エゼキエル書 36:26.27「私はお前たちに新しい心を与え、お前たちの中に新しい霊を置く。また、私の霊をお前たちの中に置き、わたしの掟に従って歩ませ、私の裁きを守り行わせる」
エゼキエル書37:14「また私が、お前たちの中に霊を吹き込むと、お前たちは生きる。」
イザヤ書32:15「ついに、我々の上に、霊が高い点から注がれる」
イザヤ書59:21「あなたの上にある私の霊。」
神が個人に霊感を与え、神の意志を行なわせ、人間自分の力では出来ないことを、行なわせる特別な力を与えたと、書かれています。つまり、神が個人(預言者)に霊感を与え、神の意志を行なわせたのです。
キリストの「引き受ける力」が向かう先は
非常に不思議なことに、旧約聖書の神さまは、人間に向かって、神の外にある人間を対象として働いています。やがて第二イザヤに入り、さらにそれを超えて、イエスの生涯に到達します。
その力のある神さまは、人間の外側だけに働いているのでしょうか。そうではありません。その傷、十字架の傷は、人間の罪に代わって、十字架に架かれた印です。その罪を、内面に極限まで引き受けたのです。それを、贖罪の主、いけにえの主といいます。自らには罪はありません。人の罪に代わって、引き受けたのです。

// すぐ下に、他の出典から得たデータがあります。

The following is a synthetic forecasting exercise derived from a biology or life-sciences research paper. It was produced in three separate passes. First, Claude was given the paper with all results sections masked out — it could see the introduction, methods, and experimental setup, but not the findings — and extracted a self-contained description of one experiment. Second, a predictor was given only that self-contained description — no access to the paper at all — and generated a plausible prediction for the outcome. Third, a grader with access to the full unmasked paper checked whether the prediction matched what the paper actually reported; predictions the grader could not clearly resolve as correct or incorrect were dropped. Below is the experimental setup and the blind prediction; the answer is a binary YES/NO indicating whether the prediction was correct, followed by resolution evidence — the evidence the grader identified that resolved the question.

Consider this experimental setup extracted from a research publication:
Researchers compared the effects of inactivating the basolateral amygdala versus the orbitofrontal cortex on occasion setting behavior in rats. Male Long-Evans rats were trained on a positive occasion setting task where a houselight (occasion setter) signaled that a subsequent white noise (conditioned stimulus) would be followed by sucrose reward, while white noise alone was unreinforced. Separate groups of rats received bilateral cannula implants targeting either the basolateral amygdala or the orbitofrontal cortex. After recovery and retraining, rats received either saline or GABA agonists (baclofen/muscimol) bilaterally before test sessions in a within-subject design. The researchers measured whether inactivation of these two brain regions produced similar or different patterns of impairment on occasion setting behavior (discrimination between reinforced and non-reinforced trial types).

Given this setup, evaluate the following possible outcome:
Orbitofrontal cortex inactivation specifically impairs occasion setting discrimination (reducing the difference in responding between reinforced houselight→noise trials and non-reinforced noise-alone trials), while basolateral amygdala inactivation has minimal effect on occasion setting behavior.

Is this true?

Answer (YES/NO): NO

引き受ける力。これほど大きな内側の力がありましょうか。われわれの知っている東洋的な力は、ある意味でそれに非常に似ています。
しかしその傷は、罪あるもののために、向けられているのです。ただ内側に留まらずに、その力は傷と共に、一人ひとりの人間に向かって動き出しているのです。神様が創造された、この世界の原理に従い、今も働いておられるのです。
私たちに働き続ける神の力
私たちは、「天地創造」とは、神さまが順番に大きなものを作り、そしてリタイヤされたと考えています。作られたものは、もうわれわれとは関係がなく、科学者だけが調べていると思っています。しかし、実はそうではありません。創造は、まだ終っていないのです。

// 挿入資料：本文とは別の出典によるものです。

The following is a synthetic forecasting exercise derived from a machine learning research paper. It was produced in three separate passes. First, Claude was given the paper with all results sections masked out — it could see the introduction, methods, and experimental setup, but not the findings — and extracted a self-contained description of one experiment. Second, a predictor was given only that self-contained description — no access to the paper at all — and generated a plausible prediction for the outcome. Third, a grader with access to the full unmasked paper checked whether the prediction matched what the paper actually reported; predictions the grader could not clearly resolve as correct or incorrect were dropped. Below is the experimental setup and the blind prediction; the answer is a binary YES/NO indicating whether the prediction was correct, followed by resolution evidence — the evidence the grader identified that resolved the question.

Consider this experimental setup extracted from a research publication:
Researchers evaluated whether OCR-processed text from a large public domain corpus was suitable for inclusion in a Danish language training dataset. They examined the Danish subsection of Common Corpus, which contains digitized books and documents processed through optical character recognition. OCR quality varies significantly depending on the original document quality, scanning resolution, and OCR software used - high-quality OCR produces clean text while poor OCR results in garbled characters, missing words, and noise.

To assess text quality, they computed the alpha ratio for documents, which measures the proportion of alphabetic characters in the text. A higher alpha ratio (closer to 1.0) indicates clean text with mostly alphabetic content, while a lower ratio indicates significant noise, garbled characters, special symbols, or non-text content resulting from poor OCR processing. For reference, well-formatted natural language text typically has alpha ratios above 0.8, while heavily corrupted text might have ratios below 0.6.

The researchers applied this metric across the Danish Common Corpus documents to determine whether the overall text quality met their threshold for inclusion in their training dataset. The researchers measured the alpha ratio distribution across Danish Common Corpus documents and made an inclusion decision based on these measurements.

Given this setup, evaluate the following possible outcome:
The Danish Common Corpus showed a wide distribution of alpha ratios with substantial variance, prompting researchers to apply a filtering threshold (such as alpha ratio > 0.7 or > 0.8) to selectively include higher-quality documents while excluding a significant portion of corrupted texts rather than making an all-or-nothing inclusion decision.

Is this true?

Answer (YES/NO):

神さまは、ずーっと生きておられます。今日の世界を守り、人間に対する関係を構築され続けておられます。自分の作った人間だからこそ、責任を持ち、対話して、傷ついた人の反応を見ようとされています。つまり神さまは、人格的に動いておられるのです。ここが、東洋の宗教との大きな違いです。自然宗教と、人格宗教との違い、ただ無数にあるよろずの神とは違い、その大きさは一点に絞られ、ほかならぬあなたの人生に、十字架に、向かっているのです。
そして十字架の愛の力に応える
ではあなたは、その十字架の愛に対して、どのようにお答えになりますか。神さまは、決してして集団的な問答を要求なさっていません。そうではなく、あなたの人生の中で、あなたの能力の中で、本当に喜んでそれを受け入れ、そしてあなたの人生すべてを捧げるために、どうするのか。神さまは、われわれ一人ひとりに問いかけているのではないでしょうか。
この神は決して外側だけではなく、といって内側だけでもなく、一人ひとり、十字架の死に至るまで愛して下さいます。それがイエスキリストの信仰ではないか思います。